**What is required**
Continue the passage on the Federal Reserve's rate cut and the economic outlook, starting right after its final sentence.

**Extracted text**
Enter the Federal Reserve. A few weeks ago, we wrote about its initial rate cut indicating that it may leave the Fed less prepared for a broader slowdown. Over the weekend, the U.S. Federal Reserve went ahead and cut rates to near zero and announced it would increase government bond repurchases. This is taken from the financial crisis playbook, and it is meant to provide added liquidity in the market. This is not a normal economic crisis. Our economic system relies on the movement of money, and interest rates are the Fed’s primary tool. The Fed is not only concerned about the economy though. It also needs to preserve our financial system, and there are early signals that all is not well.

Demand for repos is down which means that even though banks have access to liquidity, they don’t want it. Tepid repo demand could be a signal that there is no demand in the market for bank funding at the moment. This is a normal early reaction as we all try and assess what is happening. If this demand remains low for a prolonged period of time, it would be a fairly clear signal that the financial system is under significant pressure and not just the economy. For now, we will simply have to wait and see.

The Long Road Ahead for Commercial Real Estate Sector

Our economy will almost certainly contract based on our response to the virus. The good news is that we are all in this together, and we will pull each other up. So what should we be prepared to see out there (assuming no government assistance)?

Many small companies keep between two and three months of cash on hand. Absent any support, it is within reason to expect some of these companies to fail. Some will reduce headcount just to keep the business solvent. And some will make it through with limited long-term harm.

Many medium and large companies have utilized leverage to fund growth and sustain operations. These companies are at increased risk of default, even with reduced rate interest exposure. Lower demand will lead to lower revenue which will pressure loan covenants and interest coverage. Since there is nowhere to hide, banks will likely be more willing to grant waivers and exemptions for borrowers not in compliance with loan covenants or who miss interest payments, but the debt will not simply be forgiven. The obligations would likely be renegotiated.

**Provided records**

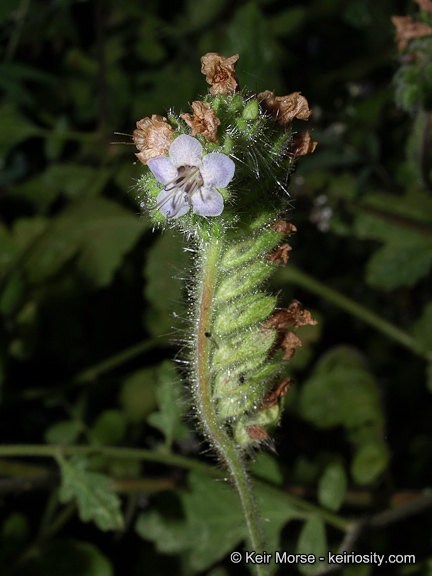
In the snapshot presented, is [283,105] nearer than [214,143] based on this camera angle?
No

--

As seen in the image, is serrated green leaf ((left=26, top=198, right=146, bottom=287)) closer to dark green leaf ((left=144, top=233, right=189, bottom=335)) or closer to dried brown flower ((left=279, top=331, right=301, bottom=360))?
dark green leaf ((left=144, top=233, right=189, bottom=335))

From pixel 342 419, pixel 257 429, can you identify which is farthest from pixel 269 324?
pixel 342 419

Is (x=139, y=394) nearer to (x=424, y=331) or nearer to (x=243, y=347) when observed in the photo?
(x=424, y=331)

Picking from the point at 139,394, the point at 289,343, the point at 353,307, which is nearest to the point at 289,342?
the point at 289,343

**Response below**
If and when the government does step in with assistance for individuals and businesses, there will be a long-tailed recovery. Growth assumptions going forward will be tempered by raw material and other supply chain disruptions. We are less likely to be able to spend or consume our way out of the recession as savings will be materially depleted. Governments and central bankers the world over will be working to get money moving through the economy again and thinking of ways to get people on their feet. That will all take significant time, and we will once again find ourselves borrowing against the future to fund the recovery.

What the Commercial Real Estate Sector Can do Now to Prepare

Now that you probably have some time on your hands, let’s explore some steps to head off the calls for help from your tenants that will invariably come in the next few weeks. Some tenants will seek rent relief during this time. Landlords should be prepared for this scenario on a portfolio level. They should implement a process to evaluate each tenant seeking relief, be it a retail, office, or industrial tenant. Landlords should establish thresholds based on debt service and fixed cost coverage to ensure they have sufficient cash flow at an asset level keep the lights on. Create financial and business model tests for each business to determine whether or not to grant relief to these tenants that are lenient enough to allow all but the weakest to remain in their leases. Keeping businesses in place will help position all of us for the best possible outcome, whatever that may be. Now is a time to be generous with one another and to show solidarity with your tenants. Be prepared with answers to their questions and offer them a roadmap. It is important that we get through this, and is possible only if we all work together.